Instant Motion Tracking with MediaPipe

Posted by Vikram Sharma, Software Engineering Intern; Jianing Wei, Staff Software Engineer; Tyler Mullen, Senior Software Engineer
Today, we are excited to release the Instant Motion Tracking solution in MediaPipe. It is built upon the MediaPipe Box Tracking solution we released previously. With Instant Motion Tracking, you can easily place fun virtual 2D and 3D content on static or moving surfaces, allowing them to seamlessly interact with the real world. This technology also powered MotionStills AR. Along with the library, we are releasing an open source Android application to showcase its capabilities. In this application, a user simply taps the camera viewfinder in order to place virtual 3D objects and GIF animations, augmenting the real-world environment.
Instant Motion Tracking in MediaPipe
Instant Motion Tracking
The Instant Motion Tracking solution provides the capability to seamlessly place virtual content on static or motion surfaces in the real world. To achieve that, we provide the six degrees of freedom tracking with relative scale in the form of rotation and translation matrices. This tracking information is then used in the rendering system to overlay virtual content on camera streams to create immersive AR experiences.
The core concept behind Instant Motion Tracking is to decouple the camera’s translation and rotation estimation, treating them instead as independent optimization problems. This approach enables AR tracking across devices and platforms without initialization or calibration.
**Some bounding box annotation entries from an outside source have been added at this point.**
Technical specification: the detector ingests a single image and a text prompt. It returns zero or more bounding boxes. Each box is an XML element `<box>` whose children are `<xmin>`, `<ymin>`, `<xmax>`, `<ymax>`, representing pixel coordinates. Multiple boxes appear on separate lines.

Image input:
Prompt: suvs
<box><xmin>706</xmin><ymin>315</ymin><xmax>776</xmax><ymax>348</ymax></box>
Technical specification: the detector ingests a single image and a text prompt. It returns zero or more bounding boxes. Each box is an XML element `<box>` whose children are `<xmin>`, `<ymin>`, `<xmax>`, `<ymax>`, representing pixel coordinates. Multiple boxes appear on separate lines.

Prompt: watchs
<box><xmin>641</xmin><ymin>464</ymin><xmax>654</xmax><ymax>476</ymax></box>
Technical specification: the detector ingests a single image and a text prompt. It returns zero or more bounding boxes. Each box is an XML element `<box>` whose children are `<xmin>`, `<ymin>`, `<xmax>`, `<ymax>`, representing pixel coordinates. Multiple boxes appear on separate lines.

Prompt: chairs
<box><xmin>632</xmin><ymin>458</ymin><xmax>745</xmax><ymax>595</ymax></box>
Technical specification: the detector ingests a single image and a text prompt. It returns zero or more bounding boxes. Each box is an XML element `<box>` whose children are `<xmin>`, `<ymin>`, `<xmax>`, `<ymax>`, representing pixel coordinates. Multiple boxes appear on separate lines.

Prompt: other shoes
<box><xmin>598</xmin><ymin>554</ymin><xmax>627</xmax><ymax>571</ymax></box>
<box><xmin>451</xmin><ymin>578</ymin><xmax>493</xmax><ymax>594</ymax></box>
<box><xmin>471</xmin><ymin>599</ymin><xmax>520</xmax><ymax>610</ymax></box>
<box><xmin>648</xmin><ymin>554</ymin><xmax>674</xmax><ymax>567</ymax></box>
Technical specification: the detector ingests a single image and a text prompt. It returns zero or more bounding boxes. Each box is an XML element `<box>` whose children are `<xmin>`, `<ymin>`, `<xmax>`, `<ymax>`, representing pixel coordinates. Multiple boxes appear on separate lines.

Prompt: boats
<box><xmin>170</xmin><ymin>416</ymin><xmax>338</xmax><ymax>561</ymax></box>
We do this by first finding the 3D camera translation using only the visual signals from the camera. This involves estimating the target region's apparent 2D translation and relative scale across frames. The process can be illustrated with a simple pinhole camera model, relating translation and scale of an object in the image plane to the final 3D translation.

By finding the change in relative size of our tracked region from view position V1 to V2, we can estimate the relative change in distance from the camera.
Next, we obtain the device’s 3D rotation from its built-in IMU (Inertial Measurement Unit) sensor. By combining this translation and rotation data, we can track a target region with six degrees of freedom at relative scale. This information allows for the placement of virtual content on any system with a camera and IMU functionality, and is calibration free. For more details on Instant Motion Tracking, please refer to our paper.
A MediaPipe Pipeline for Instant Motion Tracking
A diagram of Instant Motion Tracking pipeline is shown below, consisting of four major components: a Sticker Manager module, a Region Tracking module, a Matrices Manager module, and lastly a Rendering System. Each of the components consists of MediaPipe calculators or subgraphs.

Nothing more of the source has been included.